Dementia itself is difficult to treat effectively with natural medicine. However, there is evidence that some elderly demented individuals have a subnormal concentration of vitamin B12 in their cerebrospinal fluid despite having normal serum levels of the vitamin.[5] In those patients, intramuscular administration of vitamin B12 improved the dementia, whereas oral vitamin B12 was not beneficial. Oral administration of other B vitamins may also improve dementia in some cases.[6] Magnesium may also be useful, particularly in patients taking magnesium-depleting medications. I saw an 83-year-old woman who had been diagnosed with Alzheimer’s disease, but who turned out to have furosemide-induced magnesium deficiency. Her mental status became essentially normal after she received a series of intravenous magnesium injections. Interestingly, her serum magnesium level was normal, which is not uncommon in patients with magnesium deficiency, since magnesium is primarily an intracellular ion.

If you have read this far, you probably have seen a pattern. Some elderly people may be able to substitute some of their CNS-active medications with treatments such as vitamin B12 injections, other B vitamins, magnesium, iron (if deficient), and L-tryptophan. It may also be worthwhile to encourage lifestyle changes and to work on conflict resolution. It should be noted that L-tryptophan can increase the adverse effects of selective serotonin-reuptake inhibitors and some other medications, so it should be used with caution.
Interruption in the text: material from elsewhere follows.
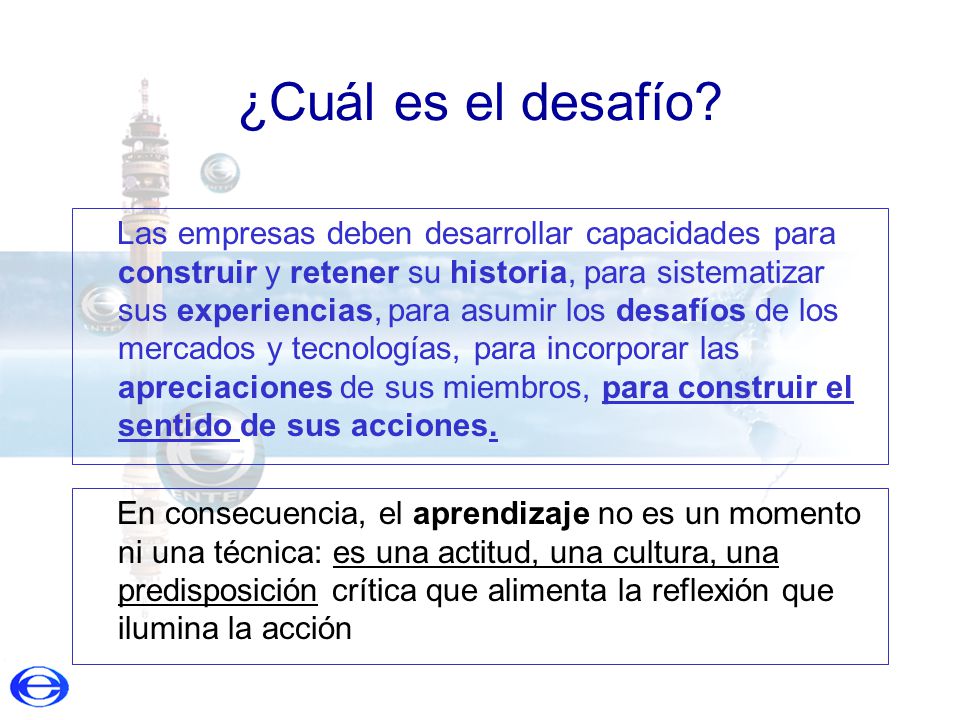 ¿Cuál es el desafío?

Las empresas deben desarrollar capacidades para construir y retener su historia, para sistematizar sus experiencias, para asumir los desafíos de los mercados y tecnologías, para incorporar las apreciaciones de sus miembros, para construir el sentido de sus acciones.

En consecuencia, el aprendizaje no es un momento ni una técnica: es una actitud, una cultura, una predisposición crítica que alimenta la reflexión que ilumina la acción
The treatment of health problems in the elderly can be difficult and complicated, especially when dementia is involved. However, we can probably do a better job by seeking safer alternatives to prescription medications and remembering to include “adverse drug reactions” in our differential diagnoses.

[1] Beijer HJ, de Blaey CJ. Hospitalisations caused by adverse drug reactions (ADR): a meta-analysis of observational studies. Pharm World Sci. 2002 Apr;24(2):46-54.

[2] Charlesworth CJ, et al. Polypharmacy among adults aged 65 years and older in the United States: 1988–2010. J Gerontol A Biol Sci Med Sci. 2015;70: 989-995.

[3] Maust DT, et al. Prevalence of central nervous system-active polypharmacy among older adults with dementia in the US. JAMA. 2021;325:952-961.

[4] Solomon LR. Cobalamin-responsive disorders in the ambulatory care setting: unreliability of cobalamin, methylmalonic acid, and homocysteine testing. Blood. 2005;105:978-85.

[5] van Tiggelen CJ, et al. Assessment of vitamin B12 status in CSF. Am J Psychiatry. 1984;141:136-137.

[6] Gaby AR. Dementia/cognitive decline. In Gaby AR. Nutritional Medicine, Second Edition. 2017, Concord NH. doctorgaby.com. Chapter 286.